• [WHAT IS BEING ASKED]:
Please gather every line of the items below that contains the word "pixel", copying each line in full.

• [DATA]:
*-*-*

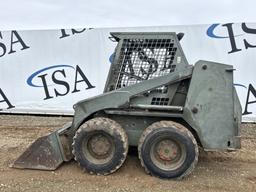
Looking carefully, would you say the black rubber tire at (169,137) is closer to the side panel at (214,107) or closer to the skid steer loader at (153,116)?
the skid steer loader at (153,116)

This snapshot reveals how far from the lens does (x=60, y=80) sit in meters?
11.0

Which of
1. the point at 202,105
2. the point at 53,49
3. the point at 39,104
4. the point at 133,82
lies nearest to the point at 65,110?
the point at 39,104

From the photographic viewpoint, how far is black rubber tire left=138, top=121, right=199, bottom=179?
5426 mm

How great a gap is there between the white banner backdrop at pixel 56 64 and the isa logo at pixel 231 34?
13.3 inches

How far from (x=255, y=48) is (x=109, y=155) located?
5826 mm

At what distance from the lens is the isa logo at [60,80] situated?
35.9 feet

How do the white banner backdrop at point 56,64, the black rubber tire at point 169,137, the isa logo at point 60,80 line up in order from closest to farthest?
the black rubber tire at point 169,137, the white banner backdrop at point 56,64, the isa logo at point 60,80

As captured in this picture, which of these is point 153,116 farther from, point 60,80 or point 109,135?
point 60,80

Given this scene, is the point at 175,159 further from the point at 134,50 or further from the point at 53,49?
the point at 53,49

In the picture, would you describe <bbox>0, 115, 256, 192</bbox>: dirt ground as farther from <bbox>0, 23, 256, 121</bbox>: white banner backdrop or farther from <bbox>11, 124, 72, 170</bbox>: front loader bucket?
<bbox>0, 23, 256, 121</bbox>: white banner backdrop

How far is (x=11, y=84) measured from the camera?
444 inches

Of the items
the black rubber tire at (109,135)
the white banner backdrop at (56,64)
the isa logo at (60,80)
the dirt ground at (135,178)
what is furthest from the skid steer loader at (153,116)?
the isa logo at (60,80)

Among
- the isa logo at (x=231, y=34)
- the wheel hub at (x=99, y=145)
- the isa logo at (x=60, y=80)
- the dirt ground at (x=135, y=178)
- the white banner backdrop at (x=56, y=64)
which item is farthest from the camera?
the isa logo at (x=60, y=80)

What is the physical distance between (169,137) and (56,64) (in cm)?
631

*-*-*

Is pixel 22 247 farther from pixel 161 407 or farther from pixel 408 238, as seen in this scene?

*-*-*

• [RESULT]:
How great a gap is there between the white banner backdrop at pixel 56 64 and the isa logo at pixel 231 34?
Is pixel 22 247 farther from pixel 161 407 or farther from pixel 408 238, as seen in this scene?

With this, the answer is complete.